== Written exercise A ==
Print the listing line for line, starting at the line that contains "Spatially speaking, which of" and ending at the final line of the listing, with both of those lines included.

== Source extract ==
The Social Democrats have since the 2007 municipal reform held the mayor's position in Lolland municipality. They've always been the largest party by number of seats, however both them and Venstre had 9 seats in the period of 2014-2017.

In the previous election the Social Democrats had won 11 seats, 6 more than second-place Venstre. The traditional red bloc had therefore 13 of the 25 seats, and a majority. This led to Holger Schou Rasmussen from the Social Democrats becoming mayor. He would stand for re-election in this election, and for a third term. It was expected that he would have success.

Once again the Social Democrats would become the biggest party, and ended up only one short of an absolute majority. Fellow red bloc parties, Green Left and Red–Green Alliance, would decrease their vote share by 1.2% and 0.2% respectively, however none of them lost a seat. Therefore, there were 14 red seats, and Holger Schou Rasmussen was in pole position to win a third term. It was eventually confirmed that he would continue as mayor.

== Data records ==
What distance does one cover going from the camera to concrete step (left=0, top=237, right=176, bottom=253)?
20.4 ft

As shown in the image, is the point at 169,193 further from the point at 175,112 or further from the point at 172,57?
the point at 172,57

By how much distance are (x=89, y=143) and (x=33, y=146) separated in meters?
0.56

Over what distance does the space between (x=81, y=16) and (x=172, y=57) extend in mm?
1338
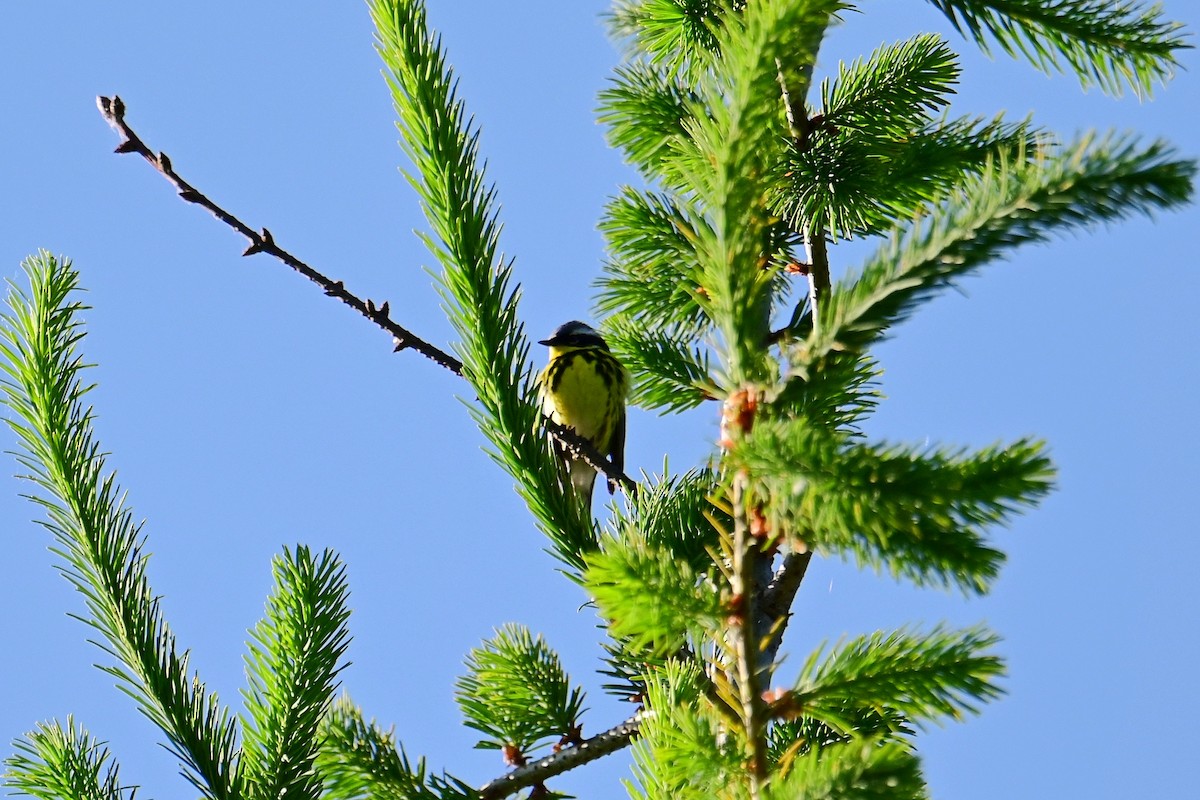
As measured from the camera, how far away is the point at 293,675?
149cm

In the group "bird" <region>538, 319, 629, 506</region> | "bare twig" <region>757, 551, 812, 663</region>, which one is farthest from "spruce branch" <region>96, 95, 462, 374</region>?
"bird" <region>538, 319, 629, 506</region>

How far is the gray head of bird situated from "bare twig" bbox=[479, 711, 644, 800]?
3.63m

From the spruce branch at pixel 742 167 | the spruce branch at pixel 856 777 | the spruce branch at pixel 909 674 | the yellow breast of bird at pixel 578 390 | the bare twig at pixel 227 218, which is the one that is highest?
the yellow breast of bird at pixel 578 390

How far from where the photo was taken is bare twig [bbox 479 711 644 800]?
1.63 metres

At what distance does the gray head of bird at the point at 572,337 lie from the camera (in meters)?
5.50

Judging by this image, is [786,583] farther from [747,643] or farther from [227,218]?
[227,218]

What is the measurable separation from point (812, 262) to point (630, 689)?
0.80 metres

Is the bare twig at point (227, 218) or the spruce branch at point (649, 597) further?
the bare twig at point (227, 218)

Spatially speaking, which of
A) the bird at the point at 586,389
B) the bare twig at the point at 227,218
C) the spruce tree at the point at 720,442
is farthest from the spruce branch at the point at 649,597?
the bird at the point at 586,389

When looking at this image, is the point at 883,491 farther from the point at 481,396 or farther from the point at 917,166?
the point at 917,166

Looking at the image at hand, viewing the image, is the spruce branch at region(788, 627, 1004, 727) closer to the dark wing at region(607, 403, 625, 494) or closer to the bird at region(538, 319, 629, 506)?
the bird at region(538, 319, 629, 506)

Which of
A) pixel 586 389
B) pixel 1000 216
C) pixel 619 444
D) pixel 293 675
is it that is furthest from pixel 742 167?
pixel 619 444

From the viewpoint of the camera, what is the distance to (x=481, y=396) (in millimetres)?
1349

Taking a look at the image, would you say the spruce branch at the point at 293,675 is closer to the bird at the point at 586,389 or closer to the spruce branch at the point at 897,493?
the spruce branch at the point at 897,493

== Written exercise B ==
Decide whether each statement agrees with the Lolland election text, and support each answer with the deciding words from it: (i) The Social Democrats won 11 seats in the previous election. (ii) Green Left lost a seat in this election. (iii) Venstre and the Social Democrats each held 9 seats in the period of 2014-2017.

== Right answer A ==
Spatially speaking, which of
A) the bird at the point at 586,389
B) the bare twig at the point at 227,218
C) the spruce tree at the point at 720,442
is farthest from the spruce branch at the point at 649,597?
the bird at the point at 586,389

When looking at this image, is the point at 883,491 farther from the point at 481,396 or farther from the point at 917,166?
the point at 917,166

Looking at the image at hand, viewing the image, is the spruce branch at region(788, 627, 1004, 727) closer to the dark wing at region(607, 403, 625, 494) or closer to the bird at region(538, 319, 629, 506)?
the bird at region(538, 319, 629, 506)

Which of
A) pixel 586 389
B) pixel 1000 216
C) pixel 619 444
D) pixel 293 675
is it that is furthest from pixel 742 167?
pixel 619 444

From the viewpoint of the camera, what is the distance to (x=481, y=396) (in millimetres)?
1349

Taking a look at the image, would you say the spruce branch at the point at 293,675 is closer to the bird at the point at 586,389 or closer to the spruce branch at the point at 897,493?
the spruce branch at the point at 897,493

== Right answer B ==
(i) Yes: "In the previous election the Social Democrats had won 11 seats"
(ii) No: "however none of them lost a seat"
(iii) Yes: "both them and Venstre had 9 seats in the period of 2014-2017"